#### EXERCISE REQUIREMENTS:
Could you swap "dry grass" for "withered grass" everywhere in the lines below and repeat them otherwise unchanged? Leave the pictures out of your answer.

Lines on spatial positioning
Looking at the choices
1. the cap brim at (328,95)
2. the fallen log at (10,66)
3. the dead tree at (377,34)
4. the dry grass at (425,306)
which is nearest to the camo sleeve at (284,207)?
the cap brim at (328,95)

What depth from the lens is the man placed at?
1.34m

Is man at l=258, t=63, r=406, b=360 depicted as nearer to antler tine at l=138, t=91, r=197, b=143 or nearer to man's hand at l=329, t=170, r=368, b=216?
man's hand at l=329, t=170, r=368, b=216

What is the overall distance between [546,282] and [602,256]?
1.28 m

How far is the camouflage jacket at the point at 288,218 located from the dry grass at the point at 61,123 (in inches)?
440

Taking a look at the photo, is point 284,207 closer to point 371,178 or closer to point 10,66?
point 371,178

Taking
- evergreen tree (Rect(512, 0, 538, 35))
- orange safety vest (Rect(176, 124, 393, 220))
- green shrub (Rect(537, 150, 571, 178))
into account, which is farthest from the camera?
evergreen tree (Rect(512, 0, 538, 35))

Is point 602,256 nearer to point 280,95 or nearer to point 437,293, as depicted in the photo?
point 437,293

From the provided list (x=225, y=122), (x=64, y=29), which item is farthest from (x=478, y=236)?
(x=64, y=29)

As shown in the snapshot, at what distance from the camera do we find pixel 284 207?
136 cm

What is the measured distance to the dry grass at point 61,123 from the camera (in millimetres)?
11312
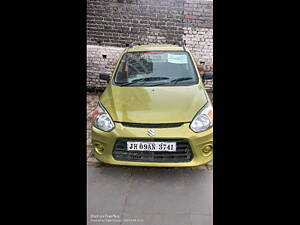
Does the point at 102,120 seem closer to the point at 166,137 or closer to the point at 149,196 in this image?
the point at 166,137

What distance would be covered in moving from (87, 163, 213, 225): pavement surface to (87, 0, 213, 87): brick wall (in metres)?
1.24

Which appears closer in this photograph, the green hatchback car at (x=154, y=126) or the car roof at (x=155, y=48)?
the green hatchback car at (x=154, y=126)

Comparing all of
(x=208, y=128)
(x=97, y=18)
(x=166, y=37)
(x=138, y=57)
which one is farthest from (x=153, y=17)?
(x=208, y=128)

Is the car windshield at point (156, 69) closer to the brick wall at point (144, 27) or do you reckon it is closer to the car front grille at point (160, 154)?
the brick wall at point (144, 27)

#### TASK RESPONSE:
Looking at the choices
1. the cap brim at (328,95)
2. the fallen log at (10,66)
3. the dead tree at (377,34)
4. the withered grass at (425,306)
which is nearest to the camo sleeve at (284,207)?
the cap brim at (328,95)

What depth from the lens is the man placed at?
1.34m

Is man at l=258, t=63, r=406, b=360 depicted as nearer to antler tine at l=138, t=91, r=197, b=143 or nearer to man's hand at l=329, t=170, r=368, b=216?
man's hand at l=329, t=170, r=368, b=216

What is the overall distance between [546,282] and [602,256]?
1.28 m

How far is the camouflage jacket at the point at 288,218 located from the withered grass at the point at 61,123 (in inches)?
440

Taking a look at the photo, is point 284,207 closer to point 371,178 or closer to point 10,66?
point 371,178

Taking
- evergreen tree (Rect(512, 0, 538, 35))
- orange safety vest (Rect(176, 124, 393, 220))
- green shrub (Rect(537, 150, 571, 178))
into account, which is farthest from the camera?
evergreen tree (Rect(512, 0, 538, 35))

Is point 602,256 nearer to point 280,95 or nearer to point 437,293, as depicted in the photo?
point 437,293

From the provided list (x=225, y=122), (x=64, y=29), which item is farthest from (x=478, y=236)?
(x=64, y=29)

As shown in the snapshot, at what distance from the camera do we find pixel 284 207?
136 cm

What is the measured distance to the withered grass at point 61,123 from the camera (in millimetres)?
11312
Does the point at 102,120 seem closer to the point at 166,137 or closer to the point at 149,196 in this image?
the point at 166,137

What distance would be covered in moving from (87, 163, 213, 225): pavement surface to (87, 0, 213, 87): brick wall (in metres)?
1.24

Which appears closer in this photograph, the green hatchback car at (x=154, y=126) or the car roof at (x=155, y=48)?
the green hatchback car at (x=154, y=126)

Comparing all of
(x=208, y=128)
(x=97, y=18)
(x=166, y=37)
(x=138, y=57)
which one is farthest from (x=153, y=17)?
(x=208, y=128)

Is the car windshield at point (156, 69) closer to the brick wall at point (144, 27) or do you reckon it is closer to the car front grille at point (160, 154)?
the brick wall at point (144, 27)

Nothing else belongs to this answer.